Postoperative pain caused by surgery-associated tissue injury is a major concern for all the clinical practitioners. Because it affects multiple systems and induces physiological, immunological and psychological changes. Previous literature showed surgical injury induces a systemic inflammatory metabolic-endocrine response that is proportional to the severity of the surgical stress. In surgeries such as liver transplantation, the patients suffer not only from postoperative pain but also an additional oxidative stress caused by ischemia reperfusion. Previous report have proved that an adequate postoperative pain control improves the recovery and reduces the inflammatory cascade by suppression of physiological and psychological stresses. However, the effect of postoperative pain management on ischemia reperfusion injury is unclear so far. In this three year study, we plan to continue our previous study to test the following two hypothesis: (1) postoperative pain exacerbate remote organ injury caused by ischemia reperfusion, (2) the interaction of different antinociceptive modalities on ischemia reperfusion injury.

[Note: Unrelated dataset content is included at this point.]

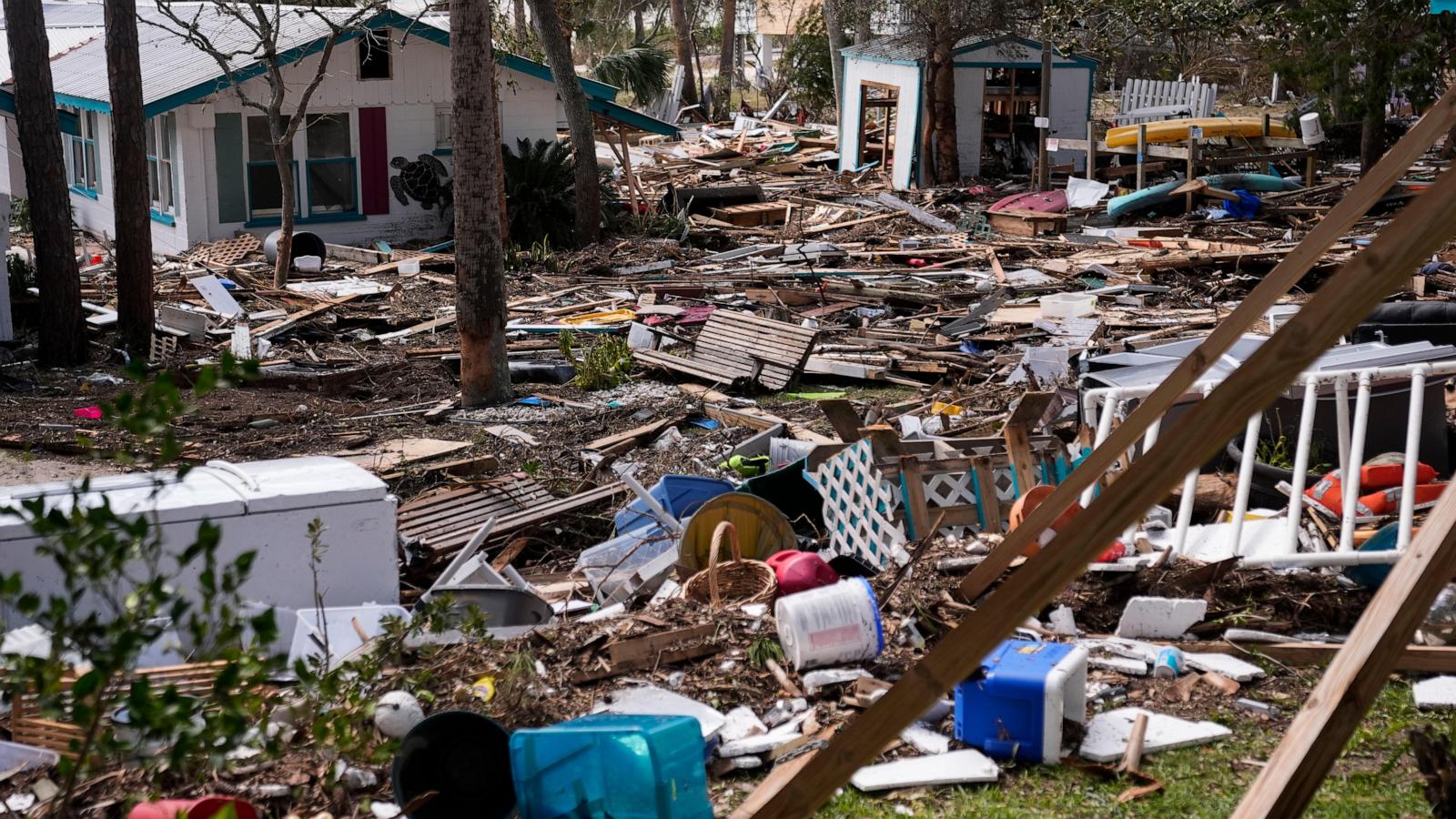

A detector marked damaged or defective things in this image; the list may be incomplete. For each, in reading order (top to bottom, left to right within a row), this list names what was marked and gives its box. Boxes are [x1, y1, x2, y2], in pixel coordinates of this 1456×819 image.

splintered lumber [757, 90, 1456, 815]
splintered lumber [955, 84, 1456, 606]
splintered lumber [1234, 486, 1456, 810]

Clinical Trial Description

Our team focused on the study of reperfusion injury in liver transplantation, lung resection and open heart surgeries which need cardiopulmonary bypass. Previous clinical observation showed the increase of lung water in liver transplant recipients. Some patients may even develop pulmonary edema which not only lengthen intensive care unit stay and hospital stay, but also increase morbidity and mortality. In the hepatic ischemia reperfusion animal model, we proved that the release of large amount of reactive oxygen species play an important part in remote lung injury. If propofol, which possesses free radical scavenger property, is given adequately, the production of reactive oxygen species will decrease thus reducing the extent of remote lung injury. In another clinical study, we found that resuming two lung ventilation from one lung ventilation induces a massive superoxide production, which also could be reduced when using propofol for the maintenance of anesthesia.

Postoperative pain caused by surgery-associated tissue injury is a major concern for all the clinical practitioners. Because it affects multiple systems and induces physiological, immunological and psychological changes. Previous literature showed surgical injury induces a systemic inflammatory metabolic-endocrine response that is proportional to the severity of the surgical stress. In surgeries such as liver transplantation, the patients suffer not only from postoperative pain but also an additional oxidative stress caused by ischemia reperfusion. Previous report have proved that an adequate postoperative pain control improves the recovery and reduces the inflammatory cascade by suppression of physiological and psychological stresses. However, the effect of postoperative pain management on ischemia reperfusion injury is unclear so far. In this three year study, we plan to continue our previous study to test the following two hypothesis: (1) postoperative pain exacerbate remote organ injury caused by ischemia reperfusion, (2) the interaction of different antinociceptive modalities on ischemia reperfusion injury.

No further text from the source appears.